PASSAGE TO READ:
*** Block opens ***
Title state drift

ByNigel Meakins

Terraform with Azure DevOps: Setup

This entry is part 6 of 9 in the series Terraform on Azure

Getting Started with Terraform and Azure DevOps

This post discusses some initial tasks when starting to use Terraform for your CI/CD workflow with Azure DevOps.

Storage of the State File

The Terraform state file contains all information regarding the deployment of the resources to the target environment. This can include sensitive information such as storage keys and other secrets that may be output from Terraform. If you are working in a team environment, you will want to store this file where it can be used by the team, the obvious choice if you are working in Azure being a storage account. When running your Terraform deployments with Azure DevOps the only user account that should have access permissions granted to this storage account is that under which the DevOps release pipelines are being executed. It is critical to the security of your deployments to ensure this is in place before proceeding with Terraform as your resource management solution. You can find a great tutorial from Microsoft which walks you through setting this up at the following link.

https://docs.microsoft.com/en-gb/azure/terraform/terraform-backend

Importing Existing Resources

For those already established in Azure, it is likely that some of your resources will not be part of your IaC code base, for whatever reason.  In order to complete the picture for future deployment efforts you’ll want to bring these into Terraform resource definitions and ensure that the state file reflects the correct picture. Fail to do this and Terraform will tear them down seeing them as undesired leftovers from previous deployment efforts. One area where Terraform lags significantly behind ARM Templates is in creating infrastructure definitions from existing resources.

With ARM, the majority of deployed resources within Azure can be  exported from the portal to a template file which you can then amend, further parameterise if needed and store within your IaC repository.

Terraform’s ‘import’ command does allow something similar in spirit but which requires a lot more manual work in order to reach the same result. You can read about this here.

https://www.terraform.io/docs/import/index.html

Let’s take a look at what we need to bring a resource under Terraform control.

Create a Skeleton Resource Definition

In order to bring the resource in, we need to create a resource definition for the desired resource, which can be simply of the form <resourceType>.<resourceName>, e.g.

resource "azurerm_storage_account" "datalake-storage" {

}

Pretty straight forward.
*** Block closes ***
YOUR TASKS:
1. According to the Terraform setup post, which user account should be the only one with access permissions to the storage account holding the state file?
2. Quote the Terraform setup post word for word, beginning at the words "In order to bring" and stopping after "form <resourceType>.<resourceName>, e.g.".
Rely only on the Terraform setup post for what comes next.

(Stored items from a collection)
*** Block opens ***
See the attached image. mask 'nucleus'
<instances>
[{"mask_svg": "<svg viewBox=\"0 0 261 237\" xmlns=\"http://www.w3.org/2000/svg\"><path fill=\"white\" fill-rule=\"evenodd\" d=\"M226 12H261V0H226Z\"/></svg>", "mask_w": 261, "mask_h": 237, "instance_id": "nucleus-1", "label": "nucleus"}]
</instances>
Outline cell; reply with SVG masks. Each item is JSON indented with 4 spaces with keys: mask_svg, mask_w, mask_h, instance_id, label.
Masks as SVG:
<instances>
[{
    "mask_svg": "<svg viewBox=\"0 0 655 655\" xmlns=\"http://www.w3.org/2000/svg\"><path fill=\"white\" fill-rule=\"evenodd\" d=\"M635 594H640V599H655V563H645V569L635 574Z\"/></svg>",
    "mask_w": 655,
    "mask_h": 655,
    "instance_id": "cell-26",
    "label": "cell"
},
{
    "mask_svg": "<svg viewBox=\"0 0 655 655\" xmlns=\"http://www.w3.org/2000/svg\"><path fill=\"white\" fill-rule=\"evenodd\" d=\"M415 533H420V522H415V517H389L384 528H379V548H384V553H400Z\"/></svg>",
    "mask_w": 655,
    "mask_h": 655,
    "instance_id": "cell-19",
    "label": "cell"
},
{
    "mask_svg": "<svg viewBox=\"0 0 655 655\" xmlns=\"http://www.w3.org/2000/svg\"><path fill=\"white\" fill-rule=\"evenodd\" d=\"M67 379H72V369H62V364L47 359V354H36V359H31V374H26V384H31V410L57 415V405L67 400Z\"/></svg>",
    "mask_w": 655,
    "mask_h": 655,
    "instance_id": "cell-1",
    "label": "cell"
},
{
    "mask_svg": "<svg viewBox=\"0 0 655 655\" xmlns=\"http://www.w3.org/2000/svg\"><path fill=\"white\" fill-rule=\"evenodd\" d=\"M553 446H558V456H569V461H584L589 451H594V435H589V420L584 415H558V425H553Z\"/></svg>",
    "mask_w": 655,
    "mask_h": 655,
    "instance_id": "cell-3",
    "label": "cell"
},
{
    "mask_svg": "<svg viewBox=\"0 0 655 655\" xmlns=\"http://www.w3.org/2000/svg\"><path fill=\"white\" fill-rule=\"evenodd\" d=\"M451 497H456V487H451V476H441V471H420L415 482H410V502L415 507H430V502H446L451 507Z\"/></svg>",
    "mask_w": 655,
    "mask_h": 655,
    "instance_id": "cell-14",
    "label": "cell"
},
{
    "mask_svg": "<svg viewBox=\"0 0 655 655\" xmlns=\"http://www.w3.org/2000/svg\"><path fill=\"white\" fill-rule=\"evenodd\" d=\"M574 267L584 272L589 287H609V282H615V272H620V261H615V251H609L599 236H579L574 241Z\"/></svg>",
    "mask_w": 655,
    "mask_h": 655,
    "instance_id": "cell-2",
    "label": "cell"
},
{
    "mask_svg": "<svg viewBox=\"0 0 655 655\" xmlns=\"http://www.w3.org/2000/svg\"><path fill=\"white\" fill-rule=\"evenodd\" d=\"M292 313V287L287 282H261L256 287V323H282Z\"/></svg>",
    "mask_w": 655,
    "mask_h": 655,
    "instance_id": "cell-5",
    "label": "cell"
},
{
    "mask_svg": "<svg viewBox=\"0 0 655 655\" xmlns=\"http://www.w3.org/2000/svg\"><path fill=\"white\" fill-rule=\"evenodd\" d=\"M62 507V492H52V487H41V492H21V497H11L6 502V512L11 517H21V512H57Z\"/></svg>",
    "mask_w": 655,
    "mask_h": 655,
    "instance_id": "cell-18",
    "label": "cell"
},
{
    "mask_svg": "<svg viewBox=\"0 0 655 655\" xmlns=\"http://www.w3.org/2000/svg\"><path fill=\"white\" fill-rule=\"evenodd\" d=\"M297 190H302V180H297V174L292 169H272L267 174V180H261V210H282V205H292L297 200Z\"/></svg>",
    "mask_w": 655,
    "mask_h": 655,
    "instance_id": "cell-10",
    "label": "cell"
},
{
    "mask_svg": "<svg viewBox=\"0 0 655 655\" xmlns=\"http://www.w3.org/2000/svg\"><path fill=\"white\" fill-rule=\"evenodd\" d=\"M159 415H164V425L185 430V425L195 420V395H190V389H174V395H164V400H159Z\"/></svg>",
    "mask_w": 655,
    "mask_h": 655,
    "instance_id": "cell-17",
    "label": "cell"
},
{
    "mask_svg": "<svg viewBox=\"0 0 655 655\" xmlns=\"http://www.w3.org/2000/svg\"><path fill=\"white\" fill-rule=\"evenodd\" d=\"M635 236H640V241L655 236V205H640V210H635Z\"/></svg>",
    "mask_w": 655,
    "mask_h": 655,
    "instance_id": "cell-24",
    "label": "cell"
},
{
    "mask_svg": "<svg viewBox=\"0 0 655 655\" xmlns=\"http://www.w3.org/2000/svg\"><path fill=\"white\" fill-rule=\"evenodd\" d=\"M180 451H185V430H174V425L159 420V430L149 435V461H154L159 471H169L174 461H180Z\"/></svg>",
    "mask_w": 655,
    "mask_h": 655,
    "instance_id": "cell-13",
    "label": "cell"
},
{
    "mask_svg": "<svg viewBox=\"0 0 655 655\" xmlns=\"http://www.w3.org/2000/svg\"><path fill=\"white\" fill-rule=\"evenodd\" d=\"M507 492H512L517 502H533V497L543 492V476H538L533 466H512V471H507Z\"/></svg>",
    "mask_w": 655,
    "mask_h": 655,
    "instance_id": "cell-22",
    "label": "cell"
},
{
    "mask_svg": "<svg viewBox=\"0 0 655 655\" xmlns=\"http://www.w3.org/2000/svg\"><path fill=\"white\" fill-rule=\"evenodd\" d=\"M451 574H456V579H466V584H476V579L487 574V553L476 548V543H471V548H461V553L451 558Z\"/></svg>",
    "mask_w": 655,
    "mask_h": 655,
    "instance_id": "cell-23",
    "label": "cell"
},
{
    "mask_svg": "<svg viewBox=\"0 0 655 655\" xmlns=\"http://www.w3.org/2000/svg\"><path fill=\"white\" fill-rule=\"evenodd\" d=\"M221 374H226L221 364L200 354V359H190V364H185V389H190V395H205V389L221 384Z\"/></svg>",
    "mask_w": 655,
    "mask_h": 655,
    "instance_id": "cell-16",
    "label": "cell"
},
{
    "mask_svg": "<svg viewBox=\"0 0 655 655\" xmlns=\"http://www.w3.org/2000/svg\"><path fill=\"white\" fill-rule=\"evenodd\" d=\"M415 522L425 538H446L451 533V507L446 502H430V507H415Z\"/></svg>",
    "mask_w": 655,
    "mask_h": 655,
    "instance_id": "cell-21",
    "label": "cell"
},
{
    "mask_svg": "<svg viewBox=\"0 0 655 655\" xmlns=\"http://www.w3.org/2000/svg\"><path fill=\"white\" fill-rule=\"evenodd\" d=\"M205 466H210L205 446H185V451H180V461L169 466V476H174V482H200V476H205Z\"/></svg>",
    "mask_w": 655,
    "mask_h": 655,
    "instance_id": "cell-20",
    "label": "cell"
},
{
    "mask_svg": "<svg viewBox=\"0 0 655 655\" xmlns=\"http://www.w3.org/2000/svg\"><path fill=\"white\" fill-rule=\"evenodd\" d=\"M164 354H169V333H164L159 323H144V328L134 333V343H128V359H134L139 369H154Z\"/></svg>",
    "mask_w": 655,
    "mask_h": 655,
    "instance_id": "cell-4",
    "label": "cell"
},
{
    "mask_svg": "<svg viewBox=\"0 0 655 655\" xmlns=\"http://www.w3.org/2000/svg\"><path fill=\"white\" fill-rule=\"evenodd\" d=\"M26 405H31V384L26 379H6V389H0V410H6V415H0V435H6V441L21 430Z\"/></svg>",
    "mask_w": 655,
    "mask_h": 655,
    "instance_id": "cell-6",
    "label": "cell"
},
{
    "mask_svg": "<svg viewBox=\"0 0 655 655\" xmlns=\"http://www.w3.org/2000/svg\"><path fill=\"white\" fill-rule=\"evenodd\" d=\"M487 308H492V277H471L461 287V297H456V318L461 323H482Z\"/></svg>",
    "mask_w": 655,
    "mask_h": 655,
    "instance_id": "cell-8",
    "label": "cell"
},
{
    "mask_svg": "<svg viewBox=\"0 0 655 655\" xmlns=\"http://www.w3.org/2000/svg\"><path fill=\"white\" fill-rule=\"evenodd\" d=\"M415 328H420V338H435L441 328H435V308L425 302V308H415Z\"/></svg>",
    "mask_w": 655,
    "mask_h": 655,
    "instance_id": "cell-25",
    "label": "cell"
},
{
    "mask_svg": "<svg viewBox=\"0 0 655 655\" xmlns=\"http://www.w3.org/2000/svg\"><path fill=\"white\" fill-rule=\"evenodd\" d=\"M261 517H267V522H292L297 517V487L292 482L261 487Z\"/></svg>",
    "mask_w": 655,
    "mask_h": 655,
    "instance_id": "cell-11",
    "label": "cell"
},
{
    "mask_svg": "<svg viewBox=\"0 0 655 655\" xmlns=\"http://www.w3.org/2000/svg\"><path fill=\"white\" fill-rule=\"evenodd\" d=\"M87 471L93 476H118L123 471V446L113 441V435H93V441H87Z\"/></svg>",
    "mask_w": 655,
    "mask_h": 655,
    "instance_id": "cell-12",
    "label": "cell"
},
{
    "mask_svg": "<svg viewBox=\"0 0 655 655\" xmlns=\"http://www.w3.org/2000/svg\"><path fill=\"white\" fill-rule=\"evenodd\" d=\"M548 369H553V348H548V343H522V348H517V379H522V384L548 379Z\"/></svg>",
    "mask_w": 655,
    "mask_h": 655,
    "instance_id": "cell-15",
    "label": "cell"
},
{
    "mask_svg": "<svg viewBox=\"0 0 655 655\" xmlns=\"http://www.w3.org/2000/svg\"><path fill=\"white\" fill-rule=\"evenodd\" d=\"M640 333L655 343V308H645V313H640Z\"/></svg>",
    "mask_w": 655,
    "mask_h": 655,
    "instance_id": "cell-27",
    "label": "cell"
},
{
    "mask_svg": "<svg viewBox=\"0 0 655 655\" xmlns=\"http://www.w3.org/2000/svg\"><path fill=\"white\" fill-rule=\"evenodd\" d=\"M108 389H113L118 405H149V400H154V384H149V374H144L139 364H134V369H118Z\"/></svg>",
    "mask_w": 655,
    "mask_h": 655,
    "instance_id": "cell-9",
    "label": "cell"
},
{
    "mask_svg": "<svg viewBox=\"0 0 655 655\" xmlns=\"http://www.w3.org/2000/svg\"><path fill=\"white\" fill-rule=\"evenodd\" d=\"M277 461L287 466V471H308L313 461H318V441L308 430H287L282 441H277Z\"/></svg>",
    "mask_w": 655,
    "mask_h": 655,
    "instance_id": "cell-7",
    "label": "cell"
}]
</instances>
*** Block closes ***
ANSWERS TO THE EXERCISES:
1. Only the account under which the DevOps release pipelines are executed should have access.

2.
In order to bring the resource in, we need to create a resource definition for the desired resource, which can be simply of the form <resourceType>.<resourceName>, e.g.